When you are in an intercultural relationship, chances are the two of you will come from different countries. While this is incredibly exciting, it can also mean that the chances of you ending up in a long-distance relationship at some point in your lives are much higher. Especially where Chinese men are concerned, there is an expectation for them to return to their hometown and be dutiful sons by looking after their parents. However, it might not be an option for you to follow him into a third-tier city, where realistically the only way of making money is by being an English teacher. If you do decide that you want to be together – you just can’t at this point in your life – here are a few suggestions from my two years of being in a “slightly long distance relationship.”
1. 100 Percent Trust
The first and most important condition for any long-distance relationship is trust. When you and your partner are in different places, a lot of the time you do not know what the other person is doing, so you need to be able to believe that your partner is not messing about. If anything has ever happened in your relationship to make you suspicious of your partner, then do not even attempt an LDR (long-distance relationship), as you will go crazy with worry and jealousy and it will most certainly end badly.
2. Build Closeness Across the Distance
A big threat in LDRs is the physical distance turning into an emotional distance. When you and your partner are far away from each other and do not share your lives, it is very easy to grow apart and fall out of love. There are a few actions you both can take to work against this happening.
2.1 Regular Communication
The absolute key is regular communication. I used to speak with my husband every single day multiple times. Usually, we would video chat in the evening, and during the day we would send some messages via apps such as WeChat. Whenever anything exciting or bad happens, he is the first person I will message (or call if possible) and this way he stays involved in my life. Many LDRs I know started out fine and then slowly communication got less and less until it was only once a week. If this is happening to you, you need to ask yourself (and your partner) if the relationship is over, as you two seem to be drifting apart.
2.2 Do Things Together Apart
The best way to keep that emotional connection is by doing things together, even if you are not in the same place. Video chat is a godsend for this. For example, you can cook together using video chat, each person making their own meal. Or you can both agree to watch your favorite TV shows at the same time. This creates that normality of when you were living together.
Another great option is falling asleep together, or one of you falling asleep while the other stares at the other creepily. We have done this a few times, and I have to say it is magical, it creates a really strong bond. Watching my husband drift away peacefully into sleep like an innocent little baby is still one of the most gratifying experiences video chat has to offer.
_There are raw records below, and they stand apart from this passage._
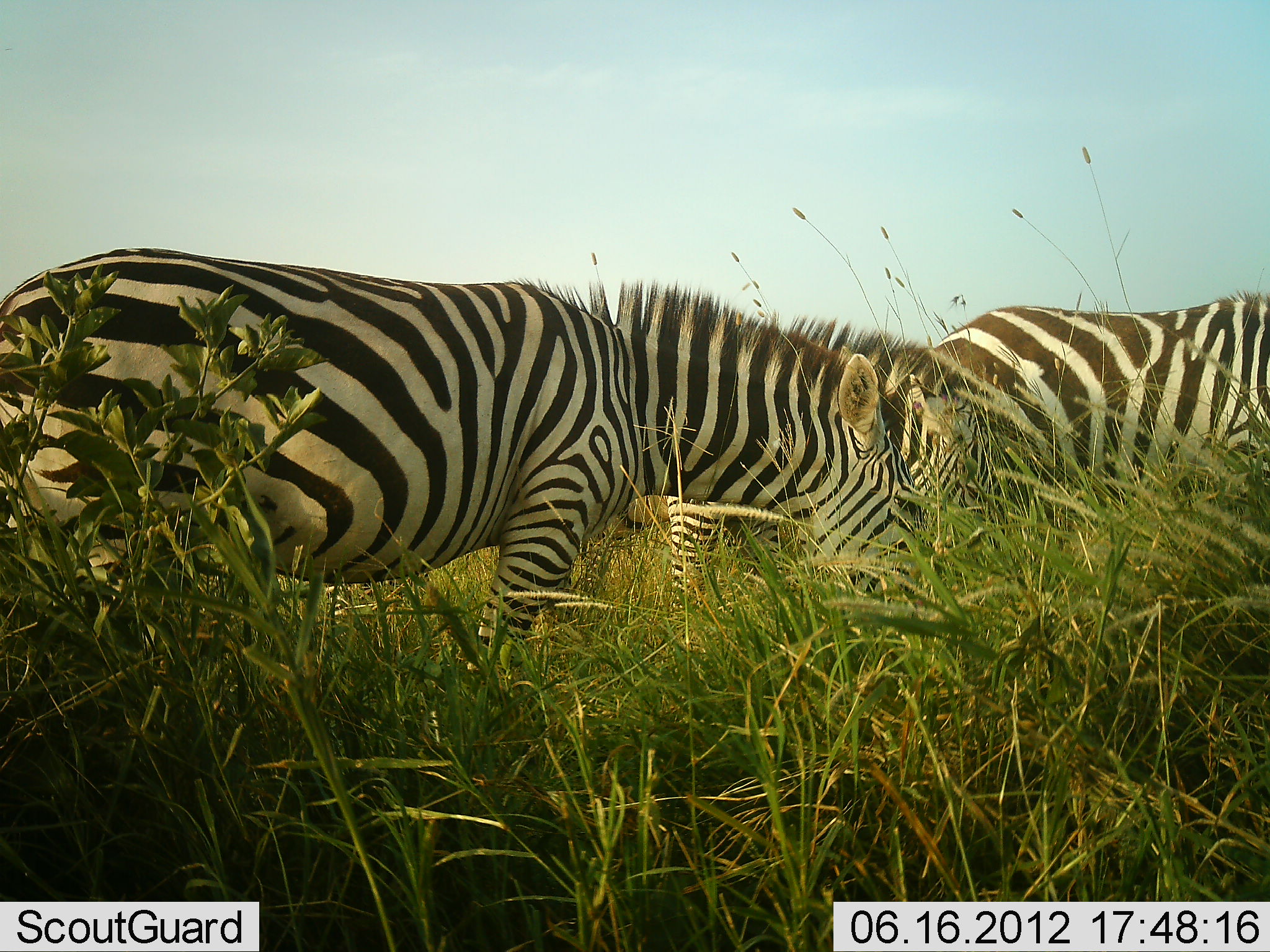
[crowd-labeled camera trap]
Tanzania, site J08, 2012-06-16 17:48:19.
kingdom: Animalia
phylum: Chordata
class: Mammalia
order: Perissodactyla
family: Equidae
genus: Equus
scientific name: Equus quagga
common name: plains zebra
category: zebra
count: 3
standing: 40%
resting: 0%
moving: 10%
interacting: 10%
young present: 0%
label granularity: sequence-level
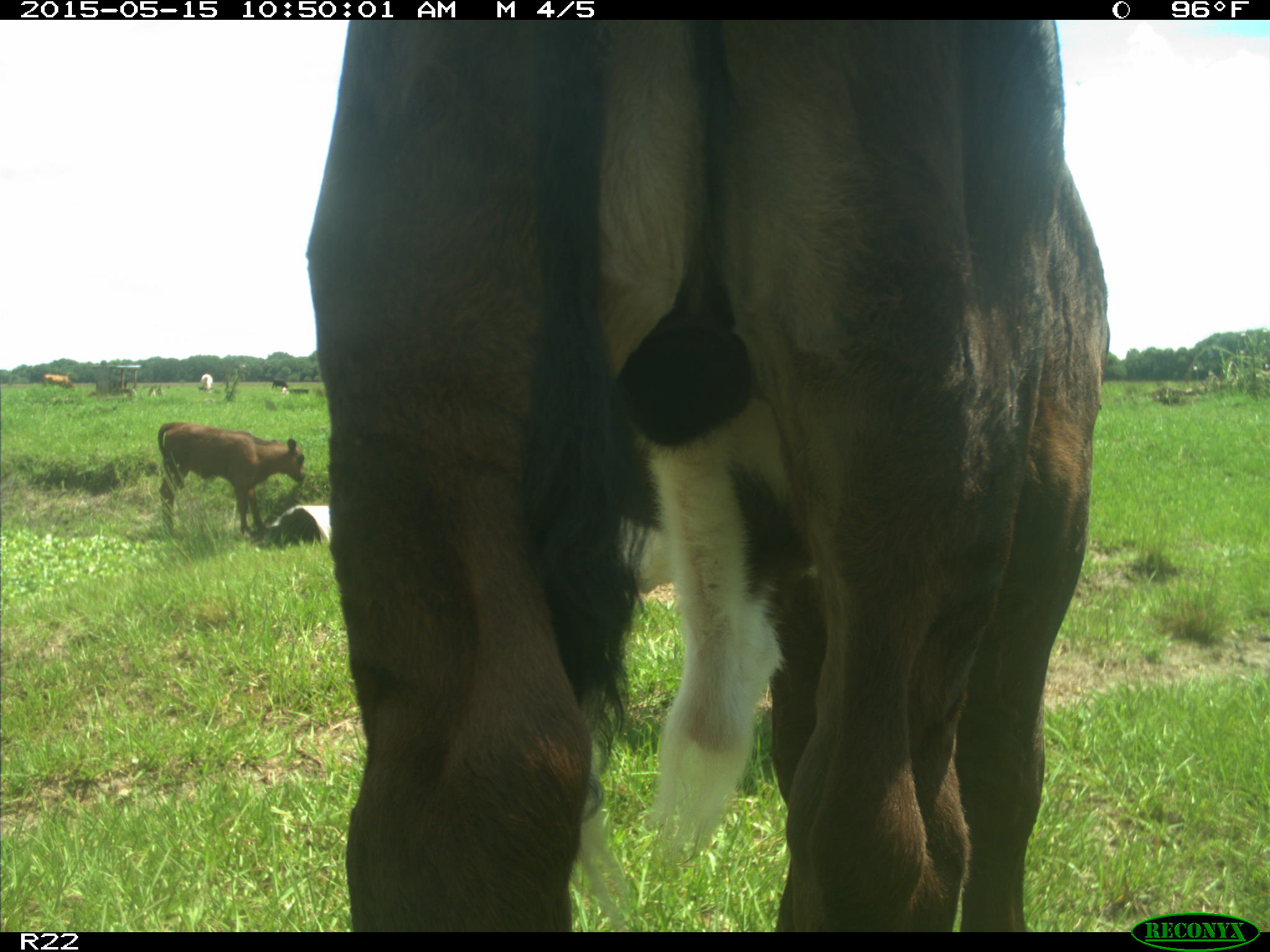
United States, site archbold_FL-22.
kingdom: Animalia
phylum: Chordata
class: Mammalia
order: Artiodactyla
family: Bovidae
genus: Bos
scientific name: Bos taurus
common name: domestic cow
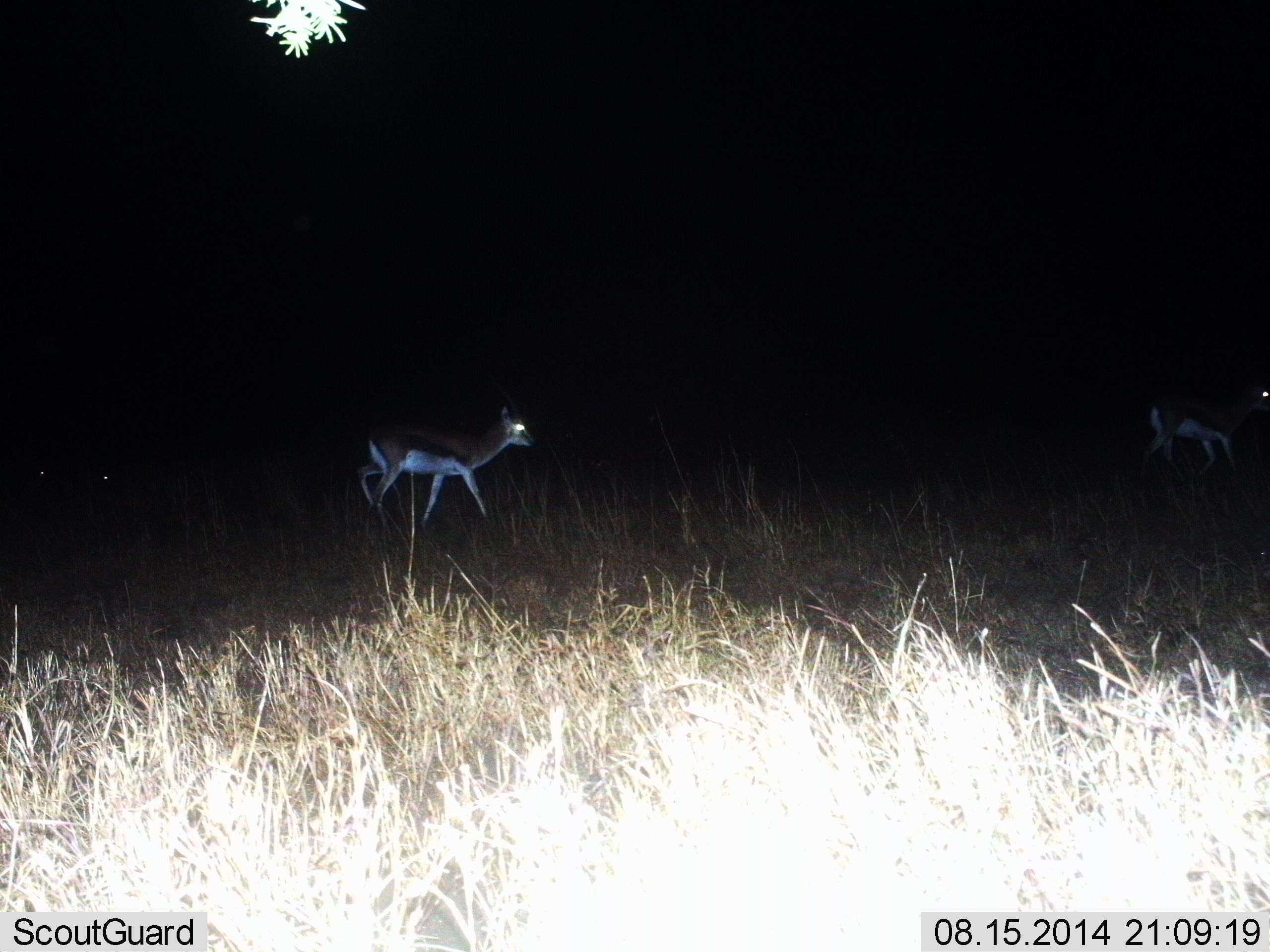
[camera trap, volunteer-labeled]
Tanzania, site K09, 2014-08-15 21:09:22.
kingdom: Animalia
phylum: Chordata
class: Mammalia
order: Artiodactyla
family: Bovidae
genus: Eudorcas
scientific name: Eudorcas thomsonii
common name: thomson's gazelle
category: gazellethomsons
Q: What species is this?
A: Gazellethomsons (thomson's gazelle) (Eudorcas thomsonii).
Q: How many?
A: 2.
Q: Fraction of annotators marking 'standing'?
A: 30%.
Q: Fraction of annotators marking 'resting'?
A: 0%.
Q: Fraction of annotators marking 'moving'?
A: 70%.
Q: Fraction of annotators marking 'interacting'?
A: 0%.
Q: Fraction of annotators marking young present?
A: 0%.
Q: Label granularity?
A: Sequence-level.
Finally, you can create a new bond by learning something new together, something that you can share and ideally be connected online for. I have not done this before, but I think it is potentially a great idea.
3. When You Meet
Of course, it goes without saying that you should meet your partner in person as often as possible, within your financial possibilities. If you are in the same province you might be able to meet every two weeks, the same country maybe once a month. If you are on different continents, it obviously gets trickier. When you do meet, make sure to keep a few things in mind.
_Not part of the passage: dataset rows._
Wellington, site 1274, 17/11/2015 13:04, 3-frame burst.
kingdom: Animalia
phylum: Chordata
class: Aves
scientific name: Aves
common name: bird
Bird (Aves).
3.1 Prioritize Your Partner
Your partner has just come all the way to meet you, and the two of you only have a limited amount of time together. You have to prioritize spending time with your partner over anything else. After all, there is nothing more frustrating than taking a plane to see someone only to be told “Honey, I am hanging out with my friends tonight. See you later.” That might be the last time Honey comes to see you, my friend. Don’t waste people’s time like that.
3.2 Be Realistic
When you are unable to spend a lot of time together, you often expect the little time you have to be super exciting and magical,,, like a Disney movie, all fireworks and happily ever after. In reality, that is rarely the case. You are just human and very likely you will disagree on something. Going into these meetings with unrealistic expectations can set the bar too high and cause disappointment and unnecessary conflict.
3.3 Build Rituals
Actually, rather than planning an amazingly exciting meet-up, you should be focusing on building rituals. For example, you always go to have lunch at that same restaurant the first day after you arrive in your partner’s town. This creates a routine and a feeling that you are still a “regular couple,” and gives you a sense of security and familiarity.
4. Appreciate the Advantages
I personally believe that the attitude with which you go into the LDR makes a huge difference. If all you are thinking is about how your partner is so far away and how lonely you are and how little you see each other, you will make yourself unhappy. Instead, enjoy the free time and space that you have now gained. Take up new hobbies, rediscover yourself as an individual. Meet new people and expand your network. By leading an independent life and becoming a more interesting person, you will become even more attractive to your partner as well. After all, would you rather date the exciting person who paints or runs marathons in their free time and keeps telling you funny stories about their friends, or the mopey, sad, depressed person who sits at home just waiting for your call to tell you how unhappy they are?
5. Make Plans for the Future
Finally, while I do believe LDRs can work with the right mindset, they should ideally be only a temporary solution rather than a long-term situation. In order to give both of you the mental strength to pull this off, you need to have an endgame. While there are people for whom LDRs simply aren’t an option, I’d not give up that good job or that great place just yet. Give it a try, and you might surprise yourself!